Passerkontrolle bezeichnet im Etikettendruck die systematische Prüfung, ob alle Druck- und Verarbeitungsschritte eines Etiketts exakt in der vorgesehenen Lagebeziehung zueinander stehen. Grundlage ist der Begriff des Passers, der die genaue Register- und Lagegenauigkeit der einzelnen Druckelemente zueinander beschreibt. Die Passerkontrolle stellt sicher, dass diese Genauigkeit während der gesamten Produktion innerhalb definierter Toleranzen eingehalten wird.
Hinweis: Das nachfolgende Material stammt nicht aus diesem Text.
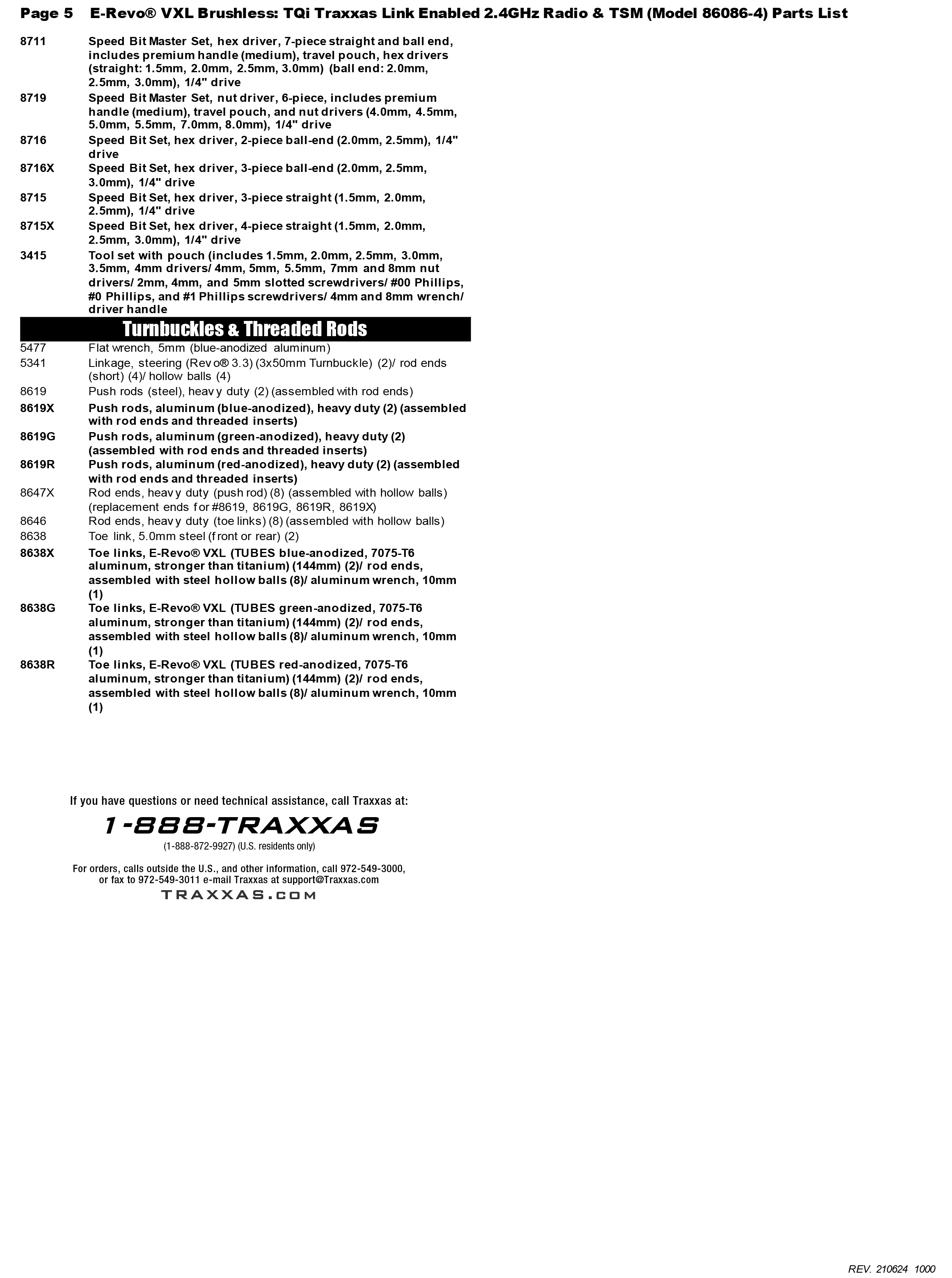 Page 5 E-Revo® VXL Brushless: TQi Traxxas Link Enabled 2.4GHz Radio & TSM (Model 86086-4) Parts List

8711 Speed Bit Master Set, hex driver, 7-piece straight and ball end, includes premium handle (medium), travel pouch, hex drivers (straight: 1.5mm, 2.0mm, 2.5mm, 3.0mm) (ball end: 2.0mm, 2.5mm, 3.0mm), 1/4" drive
8719 Speed Bit Master Set, nut driver, 6-piece, includes premium handle (medium), travel pouch, and nut drivers (4.0mm, 4.5mm, 5.0mm, 5.5mm, 7.0mm, 8.0mm), 1/4" drive
8716 Speed Bit Set, hex driver, 2-piece ball-end (2.0mm, 2.5mm), 1/4" drive
8716X Speed Bit Set, hex driver, 3-piece ball-end (2.0mm, 2.5mm, 3.0mm), 1/4" drive
8715 Speed Bit Set, hex driver, 3-piece straight (1.5mm, 2.0mm, 2.5mm), 1/4" drive
8715X Speed Bit Set, hex driver, 4-piece straight (1.5mm, 2.0mm, 2.5mm, 3.0mm), 1/4" drive
3415 Tool set with pouch (includes 1.5mm, 2.0mm, 2.5mm, 3.0mm, 3.5mm, 4mm drivers/ 4mm, 5mm, 5.5mm, 7mm and 8mm nut drivers/ 2mm, 4mm, and 5mm slotted screwdrivers/ #00 Phillips, #0 Phillips, and #1 Phillips screwdrivers/ 4mm and 8mm wrench/ driver handle

Turnbuckles & Threaded Rods

5477 Flat wrench, 5mm (blue-anodized aluminum)
5341 Linkage, steering (Revo® 3.3) (3x50mm Turnbuckle) (2)/ rod ends (short) (4)/ hollow balls (4)
8619 Push rods (steel), heavy duty (2) (assembled with rod ends)
8619X Push rods, aluminum (blue-anodized), heavy duty (2) (assembled with rod ends and threaded inserts)
8619G Push rods, aluminum (green-anodized), heavy duty (2) (assembled with rod ends and threaded inserts)
8619R Push rods, aluminum (red-anodized), heavy duty (2) (assembled with rod ends and threaded inserts)
8647X Rod ends, heavy duty (push rod) (8) (assembled with hollow balls) (replacement ends for #8619, 8619G, 8619R, 8619X)
8646 Rod ends, heavy duty (toe links) (8) (assembled with hollow balls)
8638 Toe link, 5.0mm steel (front or rear) (2)
8638X Toe links, E-Revo® VXL (TUBES blue-anodized, 7075-T6 aluminum, stronger than titanium) (144mm) (2)/ rod ends, assembled with steel hollow balls (8)/ aluminum wrench, 10mm (1)
8638G Toe links, E-Revo® VXL (TUBES green-anodized, 7075-T6 aluminum, stronger than titanium) (144mm) (2)/ rod ends, assembled with steel hollow balls (8)/ aluminum wrench, 10mm (1)
8638R Toe links, E-Revo® VXL (TUBES red-anodized, 7075-T6 aluminum, stronger than titanium) (144mm) (2)/ rod ends, assembled with steel hollow balls (8)/ aluminum wrench, 10mm (1)

If you have questions or need technical assistance, call Traxxas at:
1-888-TRAXXAS
(1-888-872-9927) (U.S. residents only)

For orders, calls outside the U.S., and other information, call 972-549-3000, or fax to 972-549-3011 e-mail Traxxas at support@Traxxas.com
TRAXXAS.COM

REV. 210624 1000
Im laufenden Produktionsbetrieb wird die Passerkontrolle sowohl inline an der Maschine als auch offline im Prüflabor durchgeführt. Bereits beim Einrichten der Druckmaschine werden die einzelnen Druckwerke so justiert, dass Farben, Lacke und weitere Prozessschritte zueinander passen. Während der laufenden Produktion auf Rollenetikettendruckmaschinen – etwa im Flexodruck oder in Hybrid-Digitalanlagen – überwacht eine kontinuierliche Registerkontrolle den Passer aller Druckwerke. Sobald Abweichungen auftreten, werden Korrekturen vorgenommen oder fehlerhafte Bahnabschnitte ausgesondert. Besondere Bedeutung kommt der Passerkontrolle in der Inline-Weiterverarbeitung zu: Beim Stanzen muss die Stanzkontur exakt zum Druckbild passen, damit Schrift, Barcodes oder Logos nicht angeschnitten werden und vollständig innerhalb der Etikettenfläche liegen. Bei Mehrlagen-Etiketten, etwa Booklet- oder Sandwich-Etiketten, kontrolliert die Passerkontrolle zusätzlich, ob Vorderseite, Rückseite und Innenaufdruck deckungsgleich übereinanderliegen. Integrierte Etikettier- und Inspektionssysteme erweitern diesen Ansatz: Sie prüfen nach dem Drucken und Applizieren automatisch, ob Etiketten korrekt positioniert sind, und schleusen fehlerhaft platzierte Exemplare aus dem Prozess aus.
Für den Etikettendruck ist die Passerkontrolle aus mehreren Gründen unverzichtbar. Haftverbundmaterialien aus Papier oder Folien wie PE, PP oder PET werden in der Regel in mehreren Druckwerken mit UV-Flexo-Farben und Lacken bedruckt; ein Passerfehler an einer einzigen Station zieht sich durch alle nachfolgenden Prozessschritte. Da Etiketten für regulierte Branchen wie Pharma oder Lebensmittel eine fehlerfreie und korrekt positionierte Kennzeichnung erfordern, gehört die Passerkontrolle zum Kern eines zertifizierten Qualitätsmanagementsystems nach ISO 9001, wie es viele Etikettendruckereien unterhalten. Für Etikettenhersteller senkt eine konsequente Passerkontrolle Ausschuss und Reklamationen, weil fehlerhafte Etiketten mit versetztem Druckbild oder falscher Stanzlage nicht in die Auslieferung gelangen. Für Käufer und Anwender bedeutet das: Schrift, Symbole und maschinenlesbare Codes sitzen zuverlässig an der richtigen Position und erfüllen ihre Funktion – ob als Produktkennzeichnung, Barcode-Etikett oder Qualitätssicherungs-Etikett wie ein Prüf- oder Kalibrieraufkleber – ohne Einschränkungen durch Lageabweichungen.